Blockchain’in Geleceğini Uzayda İstiflemek
PricewaterhouseCoopers için blok zinciri ve uzay uygulamaları üzerine çalışan Aravind Ravichandran, uzayda blok zinciri yeniliklerine sadece birkaç şirketin öncülük ettiğini iddia ediyor. Uyduların konumlarını belirlemek için blok zinciri tabanlı bir veritabanı oluşturan ConsenSys Space şirketine işaret ediyor. SpaceX gibi şirketler uydu filolarını fırlattıkça artan bir gereklilik ve enkazla çarpışmalardan kaçınmamız gerekiyor. Diğer tek veritabanı ABD Hava Kuvvetleri’ne aittir. Uydu iletişimi, blok zinciri için kolay ve anlaşılır bir uygulamadır ve daha fazla uzay araştırmasını desteklemek için birçok altyapı hala geliştirilme aşamasındadır. Blok zincirler için de çok pratik bir uygulama olduğunu kanıtlayabilir. Geniş bant şirketlerinin (zaten büyük bir endüstri) yaşayabilirliklerini güvence altına almak için uyduları fırlatmaya bel bağladığını düşünün. Yüksek hızlı internet sağlamak için binlerce küçük uydu da dahil olmak üzere kapsamlı uydu takımyıldızları inşa etme yarışı, blok zincirinin şeffaflığı ile kolayca desteklenecek ve bu uydular etrafında inşa edilen ekonomiyi harekete geçirmeye yardımcı olacaktır. Ek olarak, Elon Musk’ın SpaceX’i veya Jeff Bezos’un Karman Line’ı geçmesi gibi uzay uçuşlarının devam eden başarısı, diğerlerini, uzay araştırmalarının ilk 50 yılı için NASA ve ESA ile sınırlı bir alan olan mücadeleye katılmaya teşvik etti. Test uçuşları şirketlere milyonlarca dolara mal olabilir ve böyle bir çabayı finanse etmek, herkül gibi hissettirebilir ve bu nedenle başarısızlığı bir kuruluş için gerçekten oyun haline getirebilir. Bununla birlikte, tokenizasyon ile, daha önce bir kenara atılan birçok hayalperest için astronomik görünen şey yakında elde edilebilir.

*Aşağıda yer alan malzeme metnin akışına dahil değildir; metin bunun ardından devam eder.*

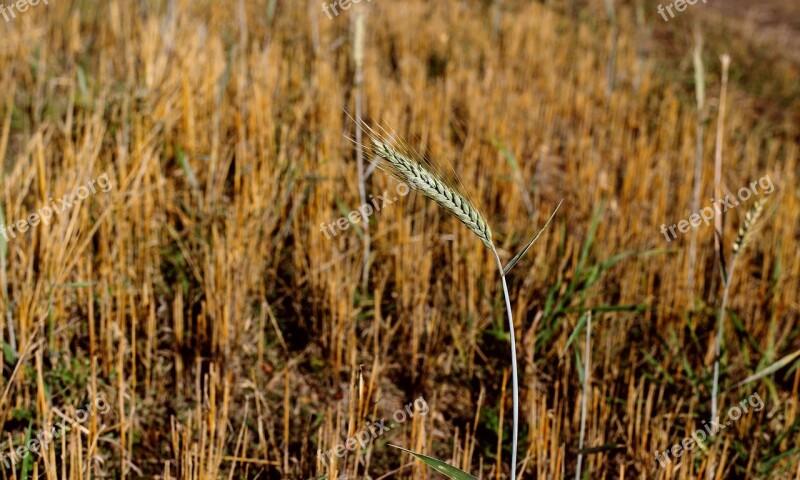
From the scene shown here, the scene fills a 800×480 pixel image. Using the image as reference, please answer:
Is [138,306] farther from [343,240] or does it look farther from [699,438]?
[699,438]

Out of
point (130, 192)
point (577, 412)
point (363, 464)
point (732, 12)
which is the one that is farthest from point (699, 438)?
point (732, 12)

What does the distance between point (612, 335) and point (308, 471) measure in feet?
3.51

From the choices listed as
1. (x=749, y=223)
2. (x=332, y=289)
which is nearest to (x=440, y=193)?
(x=749, y=223)

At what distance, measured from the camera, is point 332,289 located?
229cm

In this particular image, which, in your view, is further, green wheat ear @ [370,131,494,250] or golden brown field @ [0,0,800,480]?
golden brown field @ [0,0,800,480]

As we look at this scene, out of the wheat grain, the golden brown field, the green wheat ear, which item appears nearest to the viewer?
the green wheat ear

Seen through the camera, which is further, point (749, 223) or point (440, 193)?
point (749, 223)

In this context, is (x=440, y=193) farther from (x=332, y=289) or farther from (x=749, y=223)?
(x=332, y=289)

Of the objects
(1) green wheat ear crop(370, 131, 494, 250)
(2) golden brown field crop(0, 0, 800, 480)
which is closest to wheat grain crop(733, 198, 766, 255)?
(2) golden brown field crop(0, 0, 800, 480)

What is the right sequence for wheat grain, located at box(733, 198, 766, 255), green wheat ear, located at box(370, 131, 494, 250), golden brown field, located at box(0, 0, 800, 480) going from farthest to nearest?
golden brown field, located at box(0, 0, 800, 480) → wheat grain, located at box(733, 198, 766, 255) → green wheat ear, located at box(370, 131, 494, 250)

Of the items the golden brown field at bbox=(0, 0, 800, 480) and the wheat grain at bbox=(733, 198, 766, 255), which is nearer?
the wheat grain at bbox=(733, 198, 766, 255)

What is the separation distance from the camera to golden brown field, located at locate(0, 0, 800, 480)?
1.98m

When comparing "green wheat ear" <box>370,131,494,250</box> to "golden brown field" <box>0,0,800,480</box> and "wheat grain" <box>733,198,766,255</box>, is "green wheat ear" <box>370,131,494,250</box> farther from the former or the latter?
"wheat grain" <box>733,198,766,255</box>

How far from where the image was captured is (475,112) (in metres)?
3.96
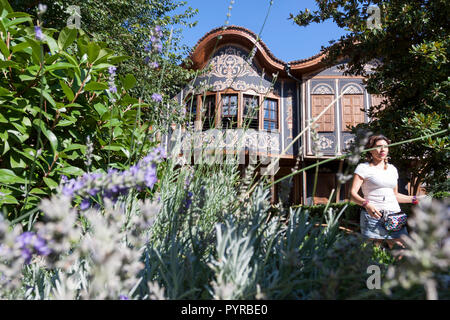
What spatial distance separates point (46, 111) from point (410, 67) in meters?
7.00

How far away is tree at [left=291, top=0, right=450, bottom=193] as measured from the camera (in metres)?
5.29

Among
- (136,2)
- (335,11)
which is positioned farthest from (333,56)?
(136,2)

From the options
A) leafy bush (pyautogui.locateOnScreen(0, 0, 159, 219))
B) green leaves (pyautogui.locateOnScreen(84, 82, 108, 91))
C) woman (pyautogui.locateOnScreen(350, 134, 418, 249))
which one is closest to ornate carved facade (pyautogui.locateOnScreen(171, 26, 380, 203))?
woman (pyautogui.locateOnScreen(350, 134, 418, 249))

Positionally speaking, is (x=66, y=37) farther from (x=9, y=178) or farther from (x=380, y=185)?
(x=380, y=185)

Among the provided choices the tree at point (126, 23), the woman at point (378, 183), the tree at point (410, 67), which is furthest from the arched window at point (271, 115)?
the woman at point (378, 183)

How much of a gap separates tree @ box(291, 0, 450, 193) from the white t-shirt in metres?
2.50

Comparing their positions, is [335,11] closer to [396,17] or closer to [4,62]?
[396,17]

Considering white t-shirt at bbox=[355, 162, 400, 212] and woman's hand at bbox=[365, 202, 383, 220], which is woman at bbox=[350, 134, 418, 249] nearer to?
white t-shirt at bbox=[355, 162, 400, 212]

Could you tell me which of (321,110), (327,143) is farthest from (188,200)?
(321,110)

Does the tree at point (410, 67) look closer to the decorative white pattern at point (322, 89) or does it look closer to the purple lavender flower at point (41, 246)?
the purple lavender flower at point (41, 246)

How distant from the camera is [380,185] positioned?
327cm

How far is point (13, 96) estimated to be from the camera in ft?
5.34

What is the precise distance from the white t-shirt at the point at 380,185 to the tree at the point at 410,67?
2.50 meters
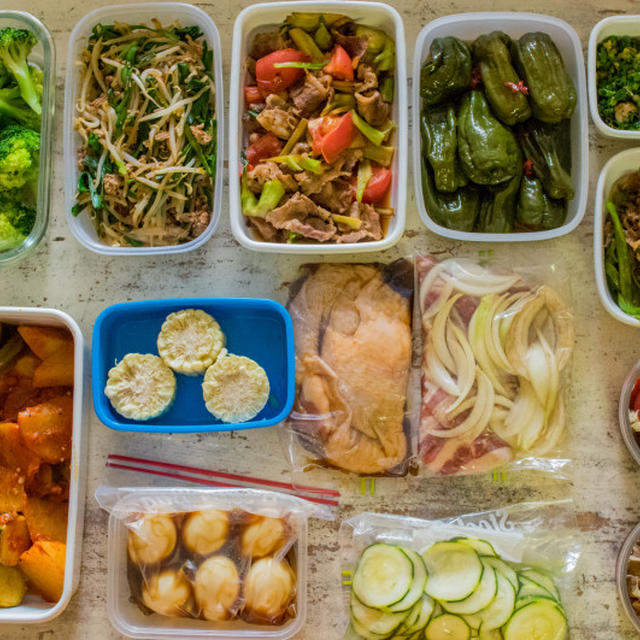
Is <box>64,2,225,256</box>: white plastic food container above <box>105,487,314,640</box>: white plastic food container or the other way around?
above

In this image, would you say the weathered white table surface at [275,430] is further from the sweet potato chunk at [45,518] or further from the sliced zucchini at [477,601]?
the sliced zucchini at [477,601]

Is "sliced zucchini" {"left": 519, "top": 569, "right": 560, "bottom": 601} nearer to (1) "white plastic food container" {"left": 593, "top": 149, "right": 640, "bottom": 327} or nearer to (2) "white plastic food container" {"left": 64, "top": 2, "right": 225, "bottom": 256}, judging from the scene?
(1) "white plastic food container" {"left": 593, "top": 149, "right": 640, "bottom": 327}

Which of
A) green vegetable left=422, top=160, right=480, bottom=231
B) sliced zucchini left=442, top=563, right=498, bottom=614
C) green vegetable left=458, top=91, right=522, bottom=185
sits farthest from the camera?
green vegetable left=422, top=160, right=480, bottom=231

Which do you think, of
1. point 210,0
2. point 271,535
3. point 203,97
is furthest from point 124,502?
point 210,0

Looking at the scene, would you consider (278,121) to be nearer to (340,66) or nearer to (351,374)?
(340,66)

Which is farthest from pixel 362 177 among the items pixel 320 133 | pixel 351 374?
pixel 351 374

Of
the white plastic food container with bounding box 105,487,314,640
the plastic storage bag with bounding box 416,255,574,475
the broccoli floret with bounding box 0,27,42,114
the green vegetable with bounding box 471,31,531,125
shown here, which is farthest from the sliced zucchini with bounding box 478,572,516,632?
the broccoli floret with bounding box 0,27,42,114

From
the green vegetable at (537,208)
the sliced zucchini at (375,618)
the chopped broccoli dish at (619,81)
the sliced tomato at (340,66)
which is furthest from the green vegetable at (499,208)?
the sliced zucchini at (375,618)

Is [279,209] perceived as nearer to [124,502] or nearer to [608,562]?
[124,502]
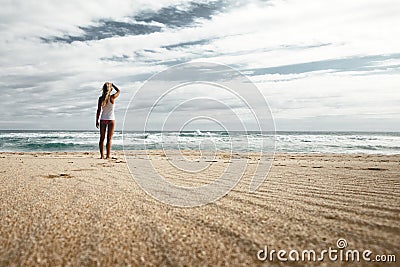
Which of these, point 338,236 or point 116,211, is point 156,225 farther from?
point 338,236

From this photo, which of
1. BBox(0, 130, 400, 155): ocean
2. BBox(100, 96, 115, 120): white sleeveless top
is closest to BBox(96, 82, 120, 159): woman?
BBox(100, 96, 115, 120): white sleeveless top

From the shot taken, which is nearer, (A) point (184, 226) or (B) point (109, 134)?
(A) point (184, 226)

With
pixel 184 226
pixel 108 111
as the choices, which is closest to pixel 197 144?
pixel 108 111

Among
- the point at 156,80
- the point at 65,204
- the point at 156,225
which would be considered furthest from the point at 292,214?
the point at 156,80

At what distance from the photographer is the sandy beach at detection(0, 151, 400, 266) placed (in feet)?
4.57

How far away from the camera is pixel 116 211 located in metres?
2.14

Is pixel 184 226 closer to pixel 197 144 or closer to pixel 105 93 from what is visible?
pixel 105 93

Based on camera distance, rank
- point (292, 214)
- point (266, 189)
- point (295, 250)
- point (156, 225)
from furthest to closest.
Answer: point (266, 189) → point (292, 214) → point (156, 225) → point (295, 250)

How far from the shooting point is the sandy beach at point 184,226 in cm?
139

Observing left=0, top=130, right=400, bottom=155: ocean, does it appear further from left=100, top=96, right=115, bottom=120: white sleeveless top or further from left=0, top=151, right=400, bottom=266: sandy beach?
left=0, top=151, right=400, bottom=266: sandy beach

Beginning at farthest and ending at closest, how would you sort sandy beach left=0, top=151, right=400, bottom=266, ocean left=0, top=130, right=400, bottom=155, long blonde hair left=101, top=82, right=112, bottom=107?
ocean left=0, top=130, right=400, bottom=155 → long blonde hair left=101, top=82, right=112, bottom=107 → sandy beach left=0, top=151, right=400, bottom=266

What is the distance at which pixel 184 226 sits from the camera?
5.93ft

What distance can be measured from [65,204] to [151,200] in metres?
0.62

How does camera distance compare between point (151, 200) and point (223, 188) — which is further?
point (223, 188)
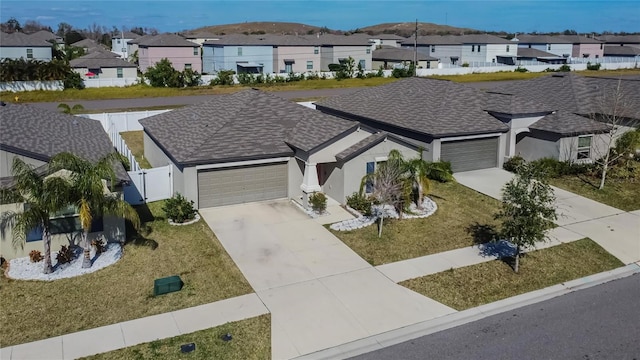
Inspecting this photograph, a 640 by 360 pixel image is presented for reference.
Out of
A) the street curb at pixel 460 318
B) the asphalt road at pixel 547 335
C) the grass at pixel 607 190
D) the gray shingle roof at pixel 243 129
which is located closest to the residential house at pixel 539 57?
A: the grass at pixel 607 190

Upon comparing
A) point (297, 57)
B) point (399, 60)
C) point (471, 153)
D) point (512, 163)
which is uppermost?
point (297, 57)

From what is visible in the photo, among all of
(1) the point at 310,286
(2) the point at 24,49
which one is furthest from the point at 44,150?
(2) the point at 24,49

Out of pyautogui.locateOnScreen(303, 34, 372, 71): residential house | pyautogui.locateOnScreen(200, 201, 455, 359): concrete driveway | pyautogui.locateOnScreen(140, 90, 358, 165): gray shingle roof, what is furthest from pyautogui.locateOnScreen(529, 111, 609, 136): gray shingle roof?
pyautogui.locateOnScreen(303, 34, 372, 71): residential house

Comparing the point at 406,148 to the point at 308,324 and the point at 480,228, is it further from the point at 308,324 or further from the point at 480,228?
the point at 308,324

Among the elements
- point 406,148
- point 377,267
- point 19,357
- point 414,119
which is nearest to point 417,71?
point 414,119

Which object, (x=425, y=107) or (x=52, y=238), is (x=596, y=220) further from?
(x=52, y=238)
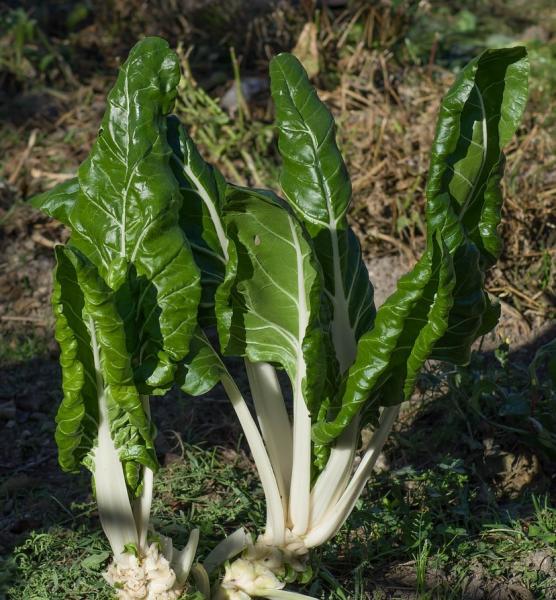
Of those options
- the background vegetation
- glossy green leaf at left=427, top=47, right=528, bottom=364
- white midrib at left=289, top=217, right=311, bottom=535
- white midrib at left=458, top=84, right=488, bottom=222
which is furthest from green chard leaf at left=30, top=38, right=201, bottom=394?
the background vegetation

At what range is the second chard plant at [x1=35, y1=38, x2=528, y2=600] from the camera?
2.07 m

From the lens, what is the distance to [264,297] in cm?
219

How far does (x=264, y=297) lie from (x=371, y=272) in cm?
201

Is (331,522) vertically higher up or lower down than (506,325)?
higher up

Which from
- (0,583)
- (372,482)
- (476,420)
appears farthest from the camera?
(476,420)

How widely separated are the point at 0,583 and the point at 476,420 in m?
1.53

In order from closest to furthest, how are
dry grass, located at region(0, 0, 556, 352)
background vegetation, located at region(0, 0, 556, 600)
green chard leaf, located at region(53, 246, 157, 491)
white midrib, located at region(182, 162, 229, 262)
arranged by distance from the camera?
green chard leaf, located at region(53, 246, 157, 491) → white midrib, located at region(182, 162, 229, 262) → background vegetation, located at region(0, 0, 556, 600) → dry grass, located at region(0, 0, 556, 352)

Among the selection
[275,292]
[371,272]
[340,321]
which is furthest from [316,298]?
[371,272]

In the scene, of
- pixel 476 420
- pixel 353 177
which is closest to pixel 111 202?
pixel 476 420

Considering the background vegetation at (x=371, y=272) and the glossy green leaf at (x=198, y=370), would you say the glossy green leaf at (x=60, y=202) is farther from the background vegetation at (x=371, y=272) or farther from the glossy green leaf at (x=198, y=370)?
the background vegetation at (x=371, y=272)

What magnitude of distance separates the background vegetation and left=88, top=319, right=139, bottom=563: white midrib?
1.41 feet

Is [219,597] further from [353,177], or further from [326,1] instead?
[326,1]

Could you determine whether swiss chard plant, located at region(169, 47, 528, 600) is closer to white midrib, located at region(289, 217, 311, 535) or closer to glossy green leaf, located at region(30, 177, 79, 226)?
white midrib, located at region(289, 217, 311, 535)

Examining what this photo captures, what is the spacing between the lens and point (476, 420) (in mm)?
Result: 3141
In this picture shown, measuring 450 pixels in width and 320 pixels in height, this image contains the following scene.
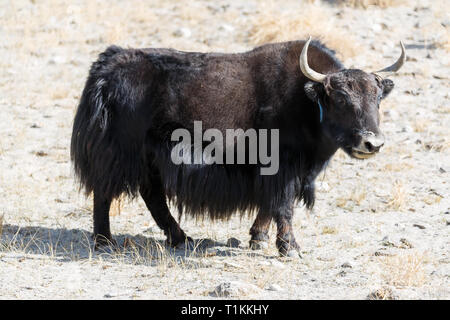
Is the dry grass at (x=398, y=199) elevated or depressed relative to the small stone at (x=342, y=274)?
depressed

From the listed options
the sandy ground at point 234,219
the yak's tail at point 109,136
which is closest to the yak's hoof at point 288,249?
the sandy ground at point 234,219

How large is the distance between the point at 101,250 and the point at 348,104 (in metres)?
2.25

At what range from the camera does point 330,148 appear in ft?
21.8

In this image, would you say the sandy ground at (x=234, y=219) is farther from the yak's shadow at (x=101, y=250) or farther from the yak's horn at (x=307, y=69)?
the yak's horn at (x=307, y=69)

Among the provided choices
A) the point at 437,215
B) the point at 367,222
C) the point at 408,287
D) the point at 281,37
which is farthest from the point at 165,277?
the point at 281,37

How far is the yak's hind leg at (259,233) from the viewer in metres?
6.89

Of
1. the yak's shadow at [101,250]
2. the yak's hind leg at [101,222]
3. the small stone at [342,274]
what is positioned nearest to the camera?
the small stone at [342,274]

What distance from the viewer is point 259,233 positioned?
22.9ft

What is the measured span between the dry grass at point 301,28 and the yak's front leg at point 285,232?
4.59 metres

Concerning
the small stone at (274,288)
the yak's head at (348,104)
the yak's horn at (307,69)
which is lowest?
the small stone at (274,288)

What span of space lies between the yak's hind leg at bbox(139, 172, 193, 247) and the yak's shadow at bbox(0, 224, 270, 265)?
80mm

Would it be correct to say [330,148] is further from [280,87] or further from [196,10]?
[196,10]

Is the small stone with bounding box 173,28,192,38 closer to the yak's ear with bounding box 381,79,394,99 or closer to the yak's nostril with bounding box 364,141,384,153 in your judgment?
the yak's ear with bounding box 381,79,394,99

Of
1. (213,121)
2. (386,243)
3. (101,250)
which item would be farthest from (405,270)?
(101,250)
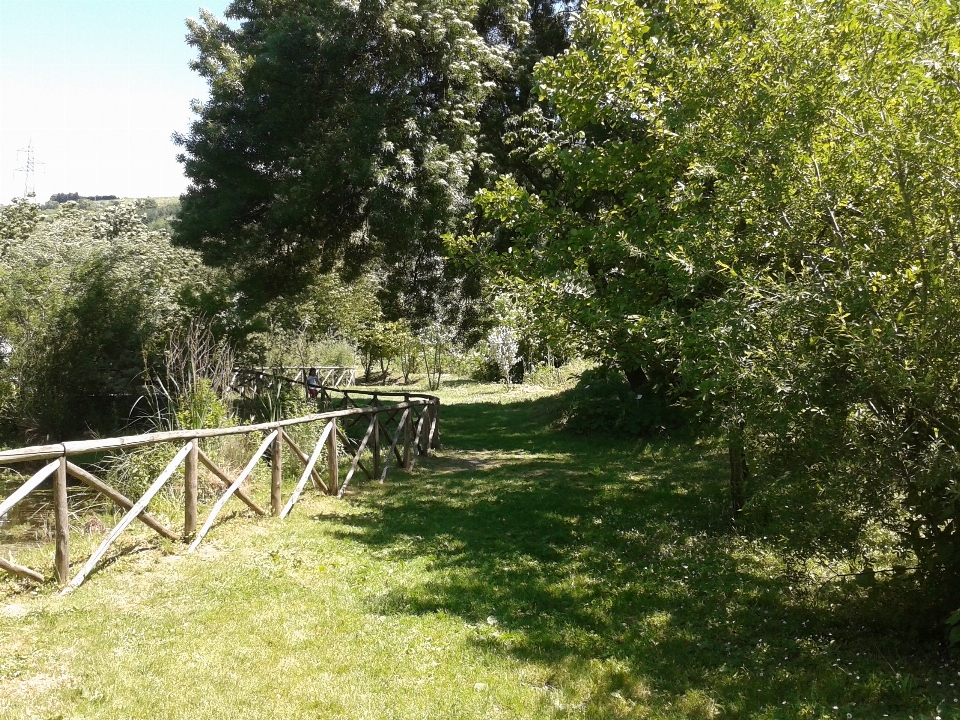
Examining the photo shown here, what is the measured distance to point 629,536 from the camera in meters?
7.75

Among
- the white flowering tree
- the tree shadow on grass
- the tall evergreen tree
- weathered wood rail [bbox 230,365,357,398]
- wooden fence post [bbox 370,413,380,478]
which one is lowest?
the tree shadow on grass

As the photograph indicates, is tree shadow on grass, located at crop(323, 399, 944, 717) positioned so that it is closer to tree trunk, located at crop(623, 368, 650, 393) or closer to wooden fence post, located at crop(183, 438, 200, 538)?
wooden fence post, located at crop(183, 438, 200, 538)

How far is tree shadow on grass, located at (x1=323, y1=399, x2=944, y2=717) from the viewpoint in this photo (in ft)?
14.2

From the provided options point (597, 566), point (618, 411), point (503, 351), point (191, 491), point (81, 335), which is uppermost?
point (81, 335)

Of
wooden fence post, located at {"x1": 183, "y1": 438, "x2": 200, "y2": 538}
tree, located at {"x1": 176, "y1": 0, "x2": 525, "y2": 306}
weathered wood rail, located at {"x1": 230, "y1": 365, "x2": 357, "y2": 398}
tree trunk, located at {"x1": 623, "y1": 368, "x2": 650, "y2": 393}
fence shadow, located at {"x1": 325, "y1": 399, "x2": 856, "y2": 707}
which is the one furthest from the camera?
weathered wood rail, located at {"x1": 230, "y1": 365, "x2": 357, "y2": 398}

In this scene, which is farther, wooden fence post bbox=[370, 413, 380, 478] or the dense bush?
the dense bush

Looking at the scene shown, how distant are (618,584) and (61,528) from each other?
15.1 feet

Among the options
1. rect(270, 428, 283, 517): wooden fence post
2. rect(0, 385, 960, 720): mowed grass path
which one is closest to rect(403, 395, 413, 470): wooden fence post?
rect(0, 385, 960, 720): mowed grass path

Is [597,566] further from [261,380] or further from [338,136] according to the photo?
[261,380]

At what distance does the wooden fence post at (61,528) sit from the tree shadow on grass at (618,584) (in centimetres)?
236

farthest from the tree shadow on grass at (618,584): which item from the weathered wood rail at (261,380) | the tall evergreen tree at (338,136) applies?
the weathered wood rail at (261,380)

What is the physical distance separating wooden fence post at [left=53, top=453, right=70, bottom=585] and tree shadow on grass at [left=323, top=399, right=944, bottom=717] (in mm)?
2361

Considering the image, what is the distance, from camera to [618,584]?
20.4 ft

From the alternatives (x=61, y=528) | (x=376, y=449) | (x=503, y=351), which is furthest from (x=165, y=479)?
(x=503, y=351)
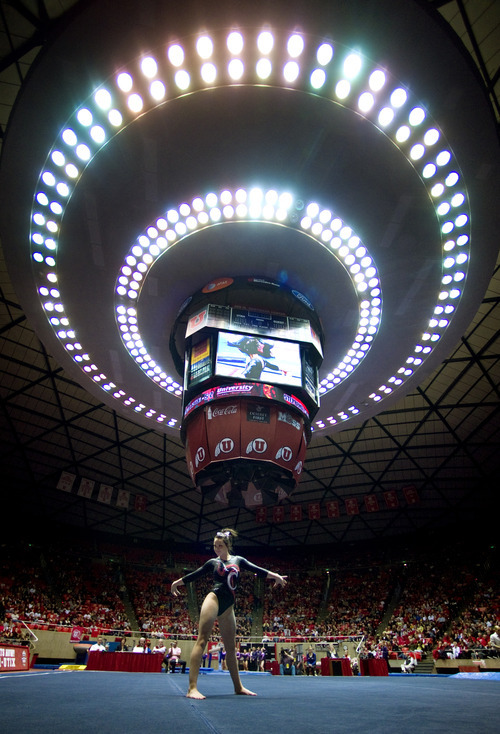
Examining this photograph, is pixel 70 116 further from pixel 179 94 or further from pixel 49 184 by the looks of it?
pixel 179 94

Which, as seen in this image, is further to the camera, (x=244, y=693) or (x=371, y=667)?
(x=371, y=667)

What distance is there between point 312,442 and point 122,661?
1456 cm

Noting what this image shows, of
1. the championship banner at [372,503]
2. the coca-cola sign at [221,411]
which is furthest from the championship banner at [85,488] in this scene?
the coca-cola sign at [221,411]

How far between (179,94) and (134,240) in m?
3.48

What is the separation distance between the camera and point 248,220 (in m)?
10.5

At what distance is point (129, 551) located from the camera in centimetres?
4162

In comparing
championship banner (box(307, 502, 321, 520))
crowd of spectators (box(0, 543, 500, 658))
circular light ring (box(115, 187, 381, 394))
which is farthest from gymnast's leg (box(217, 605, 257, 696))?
championship banner (box(307, 502, 321, 520))

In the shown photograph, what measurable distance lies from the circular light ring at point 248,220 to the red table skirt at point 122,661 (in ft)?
51.3

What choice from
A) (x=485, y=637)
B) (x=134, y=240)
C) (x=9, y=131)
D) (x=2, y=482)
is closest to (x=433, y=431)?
(x=485, y=637)

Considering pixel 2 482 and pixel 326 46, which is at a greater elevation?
pixel 326 46

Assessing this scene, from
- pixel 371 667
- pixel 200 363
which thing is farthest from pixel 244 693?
pixel 371 667

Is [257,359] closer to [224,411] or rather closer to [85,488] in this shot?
[224,411]

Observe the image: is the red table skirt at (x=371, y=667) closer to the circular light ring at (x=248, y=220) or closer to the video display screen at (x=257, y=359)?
the video display screen at (x=257, y=359)

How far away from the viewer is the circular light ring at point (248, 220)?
9.99 meters
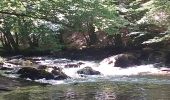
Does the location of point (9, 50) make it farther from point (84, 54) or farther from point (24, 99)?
point (24, 99)

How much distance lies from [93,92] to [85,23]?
10.4 ft

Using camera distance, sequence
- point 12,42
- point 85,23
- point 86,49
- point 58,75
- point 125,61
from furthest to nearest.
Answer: point 12,42 → point 86,49 → point 125,61 → point 58,75 → point 85,23

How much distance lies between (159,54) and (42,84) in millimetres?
16327

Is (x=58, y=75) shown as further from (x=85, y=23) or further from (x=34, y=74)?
(x=85, y=23)

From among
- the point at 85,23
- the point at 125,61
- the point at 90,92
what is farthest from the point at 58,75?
the point at 125,61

Bu finansman endişeleri alternatif sermaye yapıları ve kaynaklarla ele alınırsa, daha fazla şirketin potansiyel olarak sahip olabileceği alana erişimi düşünün. Uzayı keşfetme ve anlama hayalleri, hepimize fayda sağlayan bir gerçek olabilir. Blockchain yeni bir çağda soyut bir terim gibi görünebilir, ancak çoğumuz için alan açma yeteneği, onu uzayda altın hücumundaki en etkili araçlardan biri haline getirebilir. Tedarik zincirlerini dönüştürmek ve uzay araştırmaları için nasıl para kazandığımız ve ödeme yaptığımız, önceden ulaşılamayan hedefleri pratik hale getirebilir. Büyük olasılıkla, blok zincirinin uzayda kullanımı, gücünün yüzeyini kazıdığımız için şu anda anlayışımızın ötesinde olabilir.